The Breakdown of Democracy and the Return of Family Murders in Rome

Monday, April 14th, 2014

Randall Collins discusses the breakdown of democracy and the return of family murders in Rome:

The Roman Republic had a strong antipathy to kingship; when it came back, in the hereditary succession of the Caesars, its was accompanied by a renewal of family murders. The great founder and administrator Augustus kept domestic peace. He was personally very upright, moralistic, even prudish; but the younger generations of his family turned out just the opposite. Succession crises grew steadily bloodier through the next four rulers. It got so complicated you can’t tell the murders without a scorecard.

Augustus lived to be 77, and the only one of his children or grandchildren who survived him was his daughter Julia, who was so profligate with her lovers that he banished her and adopted as his heir a favorite general, Tiberius. Tiberius grew paranoid of conspiracies as his reign went on, resulting in a veritable reign of terror encouraged by his chief ministers, in which over 100 suspects were killed, and Tiberius’ only son was poisoned. Tiberius’ brother Drusus was long since dead, but his son Germanicus was another popular general; Tiberius had this nephew killed out of jealousy, along with his wife and two sons. To keep the lineage alive, the youngest of Germanicus’ sons was spared (only 7 years old at the time of these murders), and when Tiberius died (37 AD, at the age of 79), he had grown up to become the Emperor Caligula. Caligula in turn banished or murdered almost of all of his relatives except his incestuous sister; reigning only 4 years, he was killed by the Praetorian guard. The soldiers then put on the throne the only remaining member of the imperial household, Caligula’s old uncle Claudius, a retiring scholar, son of Tiberius’ brother Drusus. Claudius was an ineffectual emperor, run by his third wife Messalina– she married her own uncle. Notorious for her sexual appetite, Messalina also killed the daughters of Germanicus and Drusus, expanding the victim list from males to females to clear away potential rivals. Claudius finally had her killed when she married her lover in public. His next wife was even worse: Agrippina, one of the daughters of Germanicus that Messalina missed; she got Claudius to put aside his own son and adopt her son by a previous husband, Nero, as heir. That accomplished, she apparently poisoned Claudius.

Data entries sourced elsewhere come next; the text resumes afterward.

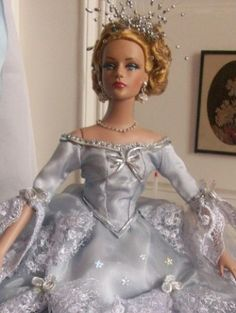 About Marie Antoinette: Sydney Imperiale  2006 series Tyler Wentworth AR Body LE 500 Exclusive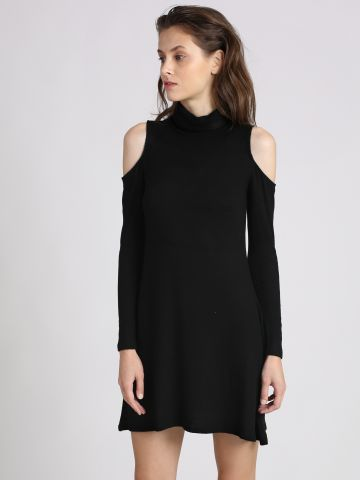 שמלה עם פתחים בכתפיים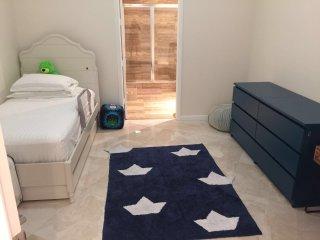 The Blu -Luxury Oceanview 3 Bedrooms + 3 Bathrooms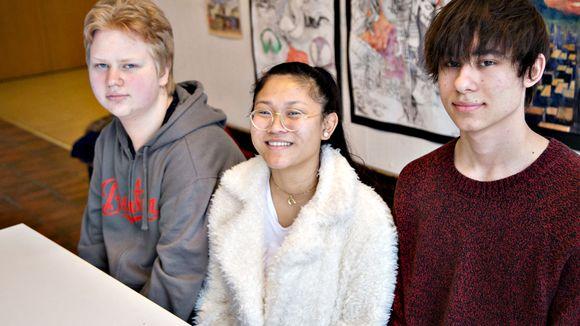 Eemeli Grönlund, Mona Kaeophet ja Omar Atiye eivät pidä korkeakoulujen valintakokeista lupumista hyvänä ajatuksena.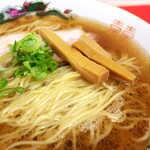 中華そば 竹千代 - メンマは愛媛産の孟宗竹。チャーシューは群馬のSPF豚、そして九条ねぎ。国産素材にこだわる
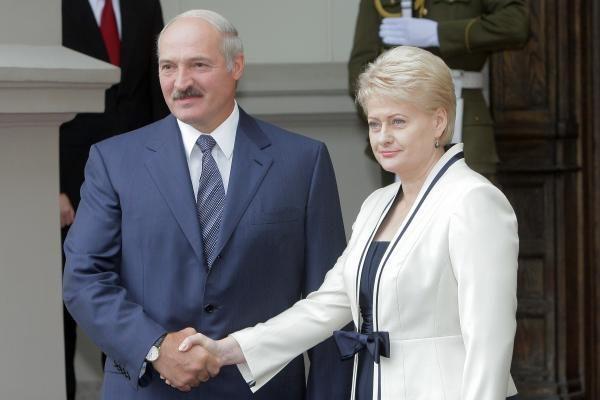 D.Grybauskaitę baltarusiai sutiko su gėlėmis (papildyta)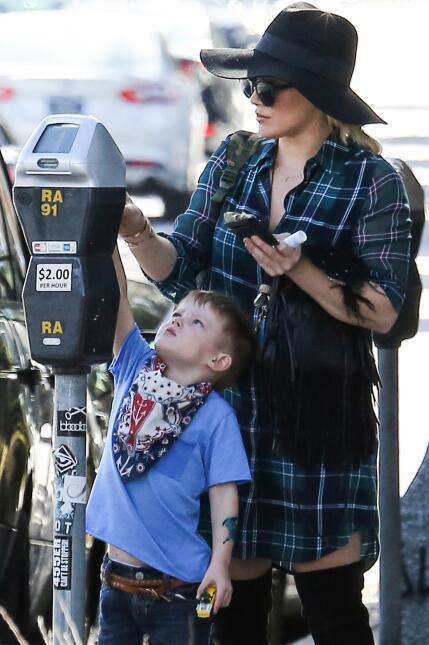 El pequeño hasta la ayudó a pagar el parqueo.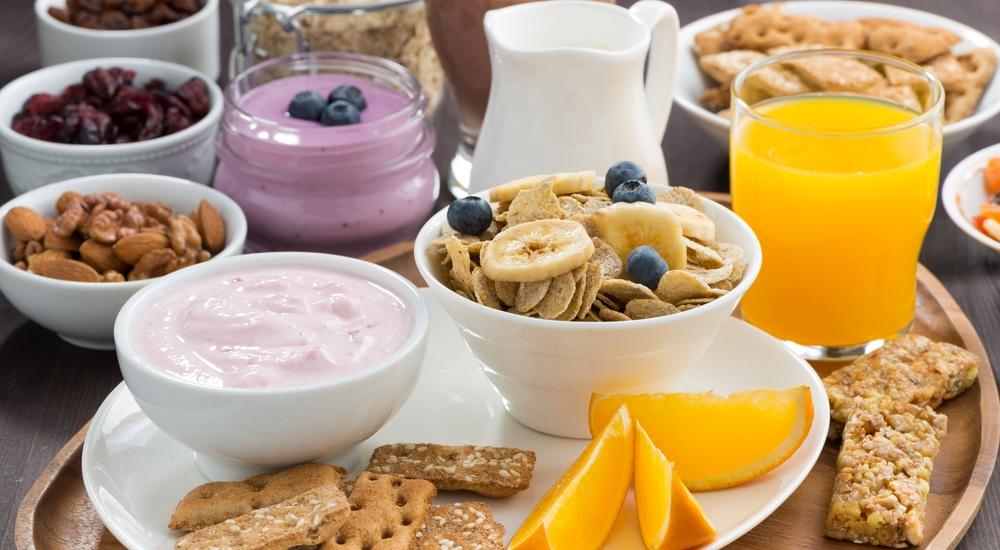 Cinco desayunos saludables para los que viven apurados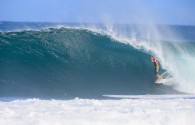 "[slideshow auto=""on"" thumbs=""on""] Volcom Pipe Pro 2013, Banzai Pipeline, Hawaii. Foto: Brian Bielmann Confira matéria completa Volcom Pipe Pro 2013, Banzai Pipeline, […]"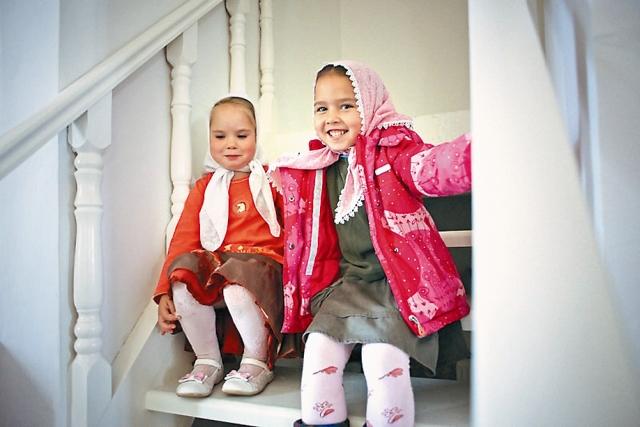Местные дети очень полюбили храм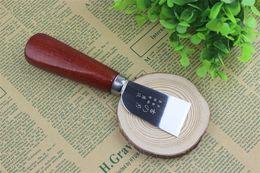 coltello ad anello di difesa Sconti Coltello in pelle fatto a mano fai da te tagliente pelle affilata Taglio coltelli in pelle artigianali in metallo 167mm nuovo di zecca 6my E1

Nero, finally, murdered Claudius’s son– just to make sure; then killed his own mother– the evil interfering Agrippina; followed by killing his wife, another wife, another daughter of Claudius who he offered to marry but was turned down, and took yet another wife after killing her husband. Finally the legions rose against him and he committed suicide, replaced by one of the generals. From then on, things moved away from family murders, into a pattern where the army generally decided the succession; in some periods of orderly rule the emperor would adopt a competent follower as his heir.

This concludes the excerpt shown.